Decide whether each statement below agrees with the text on Langsett's history and bird watching. Answer yes or no for each, and quote the text's deciding words exactly. (a) Langsett reservoir supplies water to Sheffield and Barnsley. (b) Langsett's weekly market was held on a Saturday. (c) The text places the open heather moorland to the northeast.

» EXCERPTED PASSAGE:
▬▬▬▬▬▬

History For Walkers, Birdwatchers and Cyclists
Previously known as Penisale, Langsett first appears in a charter of 1252 which tells of an agreement, whereby Walter de Houdham granted his whole manor at ‘Langside’ to Elias de Midhope now an area named Upper Midhope. It held a weekly market on a Tuesday until this was transferred to near-by Penistone.
Langsett reservoir was built between 1889 and 1905. It is around a mile long and supplies water to Sheffield and Barnsley.
Bird Watching Langsett Reservoir and Moor
The habitat like many Pennine reservoirs is surrounded by conifer plantations. There is extensive open heather moorland to the southwest which can be seen from the Low Moor view point.
For timing the autumn is good for Red Grouse and birds of prey. Spring and summer show most of the breeding species.

▬▬▬▬▬▬

» EXTRACTED INFORMATION:
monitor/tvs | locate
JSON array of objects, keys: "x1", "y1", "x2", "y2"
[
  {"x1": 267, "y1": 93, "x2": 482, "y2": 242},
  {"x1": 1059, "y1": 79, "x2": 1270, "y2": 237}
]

▬▬▬▬▬▬

» THE REPLY:
(a) Yes: "supplies water to Sheffield and Barnsley."
(b) No: "It held a weekly market on a Tuesday"
(c) No: "extensive open heather moorland to the southwest"